Durante los últimos tiempos, en lo que tiene todos los visos de ser un proceso en continuo avance, han comenzado a proliferar en nuestra sociedad indicios de un fenómeno que puede ser descrito como “la tentación totalitaria” o “el miedo a la libertad”.
El caso más reciente es el entusiasmo que en gruesos sectores de la ciudadanía ha despertado la propuesta de imponer una especie de “toque de queda” de modo que los jóvenes estén obligados a replegarse a sus hogares a tempranas horas de la noche. El argumento que respalda la propuesta consiste en que, según las estadísticas, es bajo la influencia del alcohol que se produce la mayor parte de los actos de violencia y éstos, a su vez, una importante causa de consultas médicas.
A la iniciativa, originalmente planteada por funcionarios de un hospital público, se han sumado otros sectores a cual más respaldado de aparentemente sólidos argumentos, todos los que parecen converger en un mismo punto: la necesidad y conveniencia de que se aprueben e impongan reglas, normas y leyes más drásticas y que agentes estatales –sean funcionarios municipales, policiales o de alguna instancia de vigilancia y control social aún por crear– se encarguen de “disciplinar” a los jóvenes díscolos.
Muchos padres y madres de familia se han sentido identificados con la propuesta.
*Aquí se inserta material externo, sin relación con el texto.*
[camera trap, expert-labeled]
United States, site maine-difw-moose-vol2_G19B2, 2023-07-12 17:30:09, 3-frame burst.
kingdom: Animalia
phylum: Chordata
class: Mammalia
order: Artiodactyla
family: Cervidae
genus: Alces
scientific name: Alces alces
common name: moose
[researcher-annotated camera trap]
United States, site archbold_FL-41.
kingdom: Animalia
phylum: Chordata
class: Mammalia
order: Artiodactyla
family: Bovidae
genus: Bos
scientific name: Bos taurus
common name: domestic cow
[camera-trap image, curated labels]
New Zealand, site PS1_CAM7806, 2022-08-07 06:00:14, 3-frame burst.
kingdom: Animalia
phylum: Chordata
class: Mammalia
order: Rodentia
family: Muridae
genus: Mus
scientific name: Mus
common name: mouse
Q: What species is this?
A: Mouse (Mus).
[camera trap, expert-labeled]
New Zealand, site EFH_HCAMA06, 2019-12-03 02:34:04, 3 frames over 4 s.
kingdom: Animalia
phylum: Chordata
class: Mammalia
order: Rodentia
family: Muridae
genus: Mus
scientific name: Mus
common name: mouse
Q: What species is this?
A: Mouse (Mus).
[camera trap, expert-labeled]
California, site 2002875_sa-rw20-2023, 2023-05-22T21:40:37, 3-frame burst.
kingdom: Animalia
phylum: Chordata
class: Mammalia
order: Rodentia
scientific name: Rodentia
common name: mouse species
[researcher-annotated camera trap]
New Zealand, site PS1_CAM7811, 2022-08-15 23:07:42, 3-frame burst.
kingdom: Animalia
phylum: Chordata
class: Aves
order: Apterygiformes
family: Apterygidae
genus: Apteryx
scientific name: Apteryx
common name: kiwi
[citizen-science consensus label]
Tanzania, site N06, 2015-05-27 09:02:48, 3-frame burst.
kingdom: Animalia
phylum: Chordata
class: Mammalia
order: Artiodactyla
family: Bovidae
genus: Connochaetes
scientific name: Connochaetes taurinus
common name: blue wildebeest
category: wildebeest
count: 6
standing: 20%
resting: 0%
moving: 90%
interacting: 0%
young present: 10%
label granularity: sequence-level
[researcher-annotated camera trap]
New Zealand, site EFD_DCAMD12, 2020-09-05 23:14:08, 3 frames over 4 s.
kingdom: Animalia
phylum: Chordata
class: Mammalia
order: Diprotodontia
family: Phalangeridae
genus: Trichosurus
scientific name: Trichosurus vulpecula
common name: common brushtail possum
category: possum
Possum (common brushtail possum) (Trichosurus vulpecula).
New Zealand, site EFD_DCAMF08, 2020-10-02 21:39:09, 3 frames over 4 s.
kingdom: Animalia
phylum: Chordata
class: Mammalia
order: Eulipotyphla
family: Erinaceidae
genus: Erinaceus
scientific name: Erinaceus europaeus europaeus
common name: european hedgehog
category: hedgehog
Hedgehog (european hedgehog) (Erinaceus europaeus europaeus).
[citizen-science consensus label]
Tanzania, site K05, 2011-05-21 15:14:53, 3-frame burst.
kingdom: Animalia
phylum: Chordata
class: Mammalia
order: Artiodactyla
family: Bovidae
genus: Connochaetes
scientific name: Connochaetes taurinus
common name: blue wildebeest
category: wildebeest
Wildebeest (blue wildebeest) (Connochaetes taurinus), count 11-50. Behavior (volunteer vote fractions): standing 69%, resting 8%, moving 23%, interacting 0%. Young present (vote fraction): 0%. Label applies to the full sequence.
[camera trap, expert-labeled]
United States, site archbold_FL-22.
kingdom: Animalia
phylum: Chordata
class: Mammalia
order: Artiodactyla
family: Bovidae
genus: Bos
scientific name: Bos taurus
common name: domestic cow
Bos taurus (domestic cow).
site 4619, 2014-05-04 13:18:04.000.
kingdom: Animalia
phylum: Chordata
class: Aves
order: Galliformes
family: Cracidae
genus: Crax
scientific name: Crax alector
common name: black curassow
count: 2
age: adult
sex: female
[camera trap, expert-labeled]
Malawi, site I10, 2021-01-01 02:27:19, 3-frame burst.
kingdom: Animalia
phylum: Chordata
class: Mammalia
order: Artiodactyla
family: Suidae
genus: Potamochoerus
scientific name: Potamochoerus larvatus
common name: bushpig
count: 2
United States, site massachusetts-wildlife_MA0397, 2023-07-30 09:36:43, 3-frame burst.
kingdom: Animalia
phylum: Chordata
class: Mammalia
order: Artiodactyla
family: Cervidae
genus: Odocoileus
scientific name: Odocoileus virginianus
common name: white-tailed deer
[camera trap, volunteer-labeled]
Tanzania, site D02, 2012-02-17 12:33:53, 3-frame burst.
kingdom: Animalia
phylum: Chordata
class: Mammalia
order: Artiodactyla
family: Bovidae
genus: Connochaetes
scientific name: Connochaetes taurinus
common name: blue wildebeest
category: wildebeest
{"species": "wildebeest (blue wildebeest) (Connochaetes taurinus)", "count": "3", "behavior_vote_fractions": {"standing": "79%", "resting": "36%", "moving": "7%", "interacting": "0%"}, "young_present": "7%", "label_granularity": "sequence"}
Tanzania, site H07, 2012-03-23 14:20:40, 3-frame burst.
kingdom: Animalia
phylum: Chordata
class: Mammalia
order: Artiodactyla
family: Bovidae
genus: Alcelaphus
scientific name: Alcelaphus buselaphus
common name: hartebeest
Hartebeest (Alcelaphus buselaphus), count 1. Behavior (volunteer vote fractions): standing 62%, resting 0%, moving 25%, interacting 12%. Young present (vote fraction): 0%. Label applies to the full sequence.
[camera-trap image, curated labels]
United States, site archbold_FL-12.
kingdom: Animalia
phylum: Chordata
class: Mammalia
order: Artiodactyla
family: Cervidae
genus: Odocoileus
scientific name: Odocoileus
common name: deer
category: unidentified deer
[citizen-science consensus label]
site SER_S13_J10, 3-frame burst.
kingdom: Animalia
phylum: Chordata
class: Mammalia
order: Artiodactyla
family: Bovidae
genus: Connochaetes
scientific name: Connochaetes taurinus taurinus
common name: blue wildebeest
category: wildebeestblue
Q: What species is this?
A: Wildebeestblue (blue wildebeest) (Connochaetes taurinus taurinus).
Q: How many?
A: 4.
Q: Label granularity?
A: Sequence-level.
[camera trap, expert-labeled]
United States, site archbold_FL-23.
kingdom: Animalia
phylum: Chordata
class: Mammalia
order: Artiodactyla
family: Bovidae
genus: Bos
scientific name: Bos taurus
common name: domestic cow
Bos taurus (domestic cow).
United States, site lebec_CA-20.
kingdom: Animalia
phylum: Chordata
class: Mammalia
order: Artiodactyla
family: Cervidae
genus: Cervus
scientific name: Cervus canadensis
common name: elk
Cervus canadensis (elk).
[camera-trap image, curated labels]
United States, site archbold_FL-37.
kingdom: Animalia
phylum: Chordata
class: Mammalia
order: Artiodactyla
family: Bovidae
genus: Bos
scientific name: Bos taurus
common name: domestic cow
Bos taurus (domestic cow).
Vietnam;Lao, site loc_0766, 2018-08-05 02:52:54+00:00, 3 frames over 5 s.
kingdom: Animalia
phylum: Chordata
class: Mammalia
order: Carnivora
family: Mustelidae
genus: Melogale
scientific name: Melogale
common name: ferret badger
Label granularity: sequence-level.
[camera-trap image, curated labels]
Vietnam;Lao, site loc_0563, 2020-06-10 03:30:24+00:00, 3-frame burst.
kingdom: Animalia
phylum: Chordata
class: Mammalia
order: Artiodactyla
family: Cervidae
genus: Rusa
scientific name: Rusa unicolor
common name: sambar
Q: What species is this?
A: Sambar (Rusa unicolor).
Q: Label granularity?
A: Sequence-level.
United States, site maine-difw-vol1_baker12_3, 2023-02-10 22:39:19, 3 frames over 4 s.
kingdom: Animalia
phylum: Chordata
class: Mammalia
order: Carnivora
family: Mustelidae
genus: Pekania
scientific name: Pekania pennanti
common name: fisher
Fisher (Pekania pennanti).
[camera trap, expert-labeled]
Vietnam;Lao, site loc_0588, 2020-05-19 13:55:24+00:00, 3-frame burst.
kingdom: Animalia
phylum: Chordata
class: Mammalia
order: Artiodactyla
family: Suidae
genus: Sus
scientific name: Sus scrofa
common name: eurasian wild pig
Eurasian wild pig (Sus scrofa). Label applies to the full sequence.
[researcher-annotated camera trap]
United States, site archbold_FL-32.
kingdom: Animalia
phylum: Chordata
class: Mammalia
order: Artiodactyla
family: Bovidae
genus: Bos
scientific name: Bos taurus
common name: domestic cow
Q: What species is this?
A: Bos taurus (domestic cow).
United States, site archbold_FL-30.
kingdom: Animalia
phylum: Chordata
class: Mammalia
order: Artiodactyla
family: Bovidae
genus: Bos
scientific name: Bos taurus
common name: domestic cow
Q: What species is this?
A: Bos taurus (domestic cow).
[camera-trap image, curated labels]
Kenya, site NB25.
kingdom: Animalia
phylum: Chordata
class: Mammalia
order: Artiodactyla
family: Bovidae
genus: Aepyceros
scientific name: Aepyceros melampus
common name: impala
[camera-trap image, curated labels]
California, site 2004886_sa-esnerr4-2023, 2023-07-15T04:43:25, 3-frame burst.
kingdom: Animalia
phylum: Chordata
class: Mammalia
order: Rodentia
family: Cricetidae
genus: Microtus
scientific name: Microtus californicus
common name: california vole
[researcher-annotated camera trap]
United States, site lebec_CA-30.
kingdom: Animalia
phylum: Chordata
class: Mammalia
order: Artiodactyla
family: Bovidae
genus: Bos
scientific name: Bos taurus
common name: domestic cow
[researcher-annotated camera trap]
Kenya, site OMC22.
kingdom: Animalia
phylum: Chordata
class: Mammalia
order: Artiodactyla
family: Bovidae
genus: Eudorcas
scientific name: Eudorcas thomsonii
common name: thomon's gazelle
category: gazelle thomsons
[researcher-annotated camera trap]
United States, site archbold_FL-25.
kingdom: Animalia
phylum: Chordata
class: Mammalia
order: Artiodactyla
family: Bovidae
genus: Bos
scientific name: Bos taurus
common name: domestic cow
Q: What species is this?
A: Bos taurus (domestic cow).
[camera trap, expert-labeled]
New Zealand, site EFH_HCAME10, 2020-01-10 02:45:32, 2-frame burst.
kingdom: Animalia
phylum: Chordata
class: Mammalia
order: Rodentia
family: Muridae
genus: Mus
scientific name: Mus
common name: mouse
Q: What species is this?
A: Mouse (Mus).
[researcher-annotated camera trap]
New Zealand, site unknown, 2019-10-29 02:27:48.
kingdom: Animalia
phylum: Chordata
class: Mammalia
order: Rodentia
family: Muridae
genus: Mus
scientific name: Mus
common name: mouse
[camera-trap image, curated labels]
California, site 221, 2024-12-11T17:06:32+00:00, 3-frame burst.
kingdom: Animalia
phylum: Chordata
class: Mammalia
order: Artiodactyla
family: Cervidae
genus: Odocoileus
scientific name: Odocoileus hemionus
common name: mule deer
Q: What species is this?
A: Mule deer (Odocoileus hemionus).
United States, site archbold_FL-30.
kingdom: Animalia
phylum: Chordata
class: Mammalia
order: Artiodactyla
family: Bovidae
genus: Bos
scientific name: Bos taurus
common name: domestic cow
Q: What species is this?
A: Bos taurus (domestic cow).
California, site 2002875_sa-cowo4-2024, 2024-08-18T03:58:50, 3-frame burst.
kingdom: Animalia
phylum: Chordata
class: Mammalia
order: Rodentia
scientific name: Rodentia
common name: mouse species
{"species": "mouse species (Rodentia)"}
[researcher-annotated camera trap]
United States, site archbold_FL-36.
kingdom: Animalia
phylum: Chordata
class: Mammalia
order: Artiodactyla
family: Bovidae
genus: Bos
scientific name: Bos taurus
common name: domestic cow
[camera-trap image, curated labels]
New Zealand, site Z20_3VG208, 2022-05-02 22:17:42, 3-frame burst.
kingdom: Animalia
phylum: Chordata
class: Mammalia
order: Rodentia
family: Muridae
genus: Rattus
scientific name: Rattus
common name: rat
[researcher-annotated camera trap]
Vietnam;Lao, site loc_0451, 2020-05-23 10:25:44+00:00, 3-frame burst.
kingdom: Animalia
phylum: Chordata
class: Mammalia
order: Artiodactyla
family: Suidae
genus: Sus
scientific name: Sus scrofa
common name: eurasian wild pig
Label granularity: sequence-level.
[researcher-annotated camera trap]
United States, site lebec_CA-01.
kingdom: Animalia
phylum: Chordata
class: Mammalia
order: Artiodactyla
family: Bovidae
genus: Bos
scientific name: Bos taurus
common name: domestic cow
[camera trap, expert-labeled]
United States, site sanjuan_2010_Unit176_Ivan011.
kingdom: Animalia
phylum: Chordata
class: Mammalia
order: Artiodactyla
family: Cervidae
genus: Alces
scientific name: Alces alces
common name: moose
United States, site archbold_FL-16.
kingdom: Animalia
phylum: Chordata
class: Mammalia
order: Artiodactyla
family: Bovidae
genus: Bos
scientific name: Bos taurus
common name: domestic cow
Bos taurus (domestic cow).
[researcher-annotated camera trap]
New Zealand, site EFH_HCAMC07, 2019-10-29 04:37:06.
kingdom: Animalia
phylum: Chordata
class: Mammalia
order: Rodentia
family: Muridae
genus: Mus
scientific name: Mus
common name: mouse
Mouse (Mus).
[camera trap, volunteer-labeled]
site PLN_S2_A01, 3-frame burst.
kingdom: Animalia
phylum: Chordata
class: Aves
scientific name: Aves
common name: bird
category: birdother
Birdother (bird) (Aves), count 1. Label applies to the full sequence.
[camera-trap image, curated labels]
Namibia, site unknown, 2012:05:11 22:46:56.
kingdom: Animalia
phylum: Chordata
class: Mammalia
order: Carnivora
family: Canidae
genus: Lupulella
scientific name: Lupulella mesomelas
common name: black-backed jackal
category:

Y aun antes de que ésta se plasme en disposiciones legales, decenas de locales públicos, gran parte de ellos espacios de intensa actividad artística y cultural, han sido clausurados por comisarios que actúan en nombre de las buenas costumbres.
A este ejemplo, que es el más reciente pero no el único, se pueden sumar muchos otros igualmente sintomáticos del fenómeno al que nos referimos como el entusiasmo con que se defiende la castración como fórmula para prevenir actos de pedofilia o la complacencia con que se acepta la explicación según la que la tortura de conscriptos forma parte de un necesario currículo académico para aprender a “defender a la patria”, son otros entre los más recientes.
El fenómeno no es nada nuevo. Muy por el contrario, son muchos los estudios sociológicos y de psicología social que durante el siglo XX se han hecho con el propósito de comprender por qué en ciertas circunstancias las sociedades se tornan proclives no sólo a aceptar sino a exigir que se les impongan leyes cada vez más severas, castigos más implacables, regímenes autoritarios que conculquen sus libertades y tomen en su nombre las más importantes decisiones.
Algo que tales reflexiones contribuyeron a dilucidar es que la desaparición de la libertad no se produce de un día para otro ni la impone por su propia voluntad ningún tirano, sino que son los miembros de una sociedad los que van renunciando a ella poco a poco, a veces sin darse cuenta y otras veces muy conscientes de ello, voluntaria y entusiasmadamente.
Como es fácil constatar, la nuestra es una sociedad en la que son cada vez más los síntomas de las dos vertientes de las que se nutre el autoritarismo. La tentación totalitaria y el miedo a la libertad ya están entre nosotros, ganando los deseos y la voluntad no sólo de quienes tienen la mano dura sino también, lo que es peor, de quienes quieren ser gobernados con mano dura.